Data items
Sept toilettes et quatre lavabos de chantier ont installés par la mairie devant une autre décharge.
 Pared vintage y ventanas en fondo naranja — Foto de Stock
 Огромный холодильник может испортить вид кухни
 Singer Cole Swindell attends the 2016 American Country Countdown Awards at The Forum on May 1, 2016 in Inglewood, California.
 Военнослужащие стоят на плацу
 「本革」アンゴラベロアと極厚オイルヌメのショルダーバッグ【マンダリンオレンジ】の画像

Task description:
Print all the entries above. Keep each one exact.

Response area:
Sept toilettes et quatre lavabos de chantier ont installés par la mairie devant une autre décharge.
 Pared vintage y ventanas en fondo naranja — Foto de Stock
 Огромный холодильник может испортить вид кухни
 Singer Cole Swindell attends the 2016 American Country Countdown Awards at The Forum on May 1, 2016 in Inglewood, California.
 Военнослужащие стоят на плацу
 「本革」アンゴラベロアと極厚オイルヌメのショルダーバッグ【マンダリンオレンジ】の画像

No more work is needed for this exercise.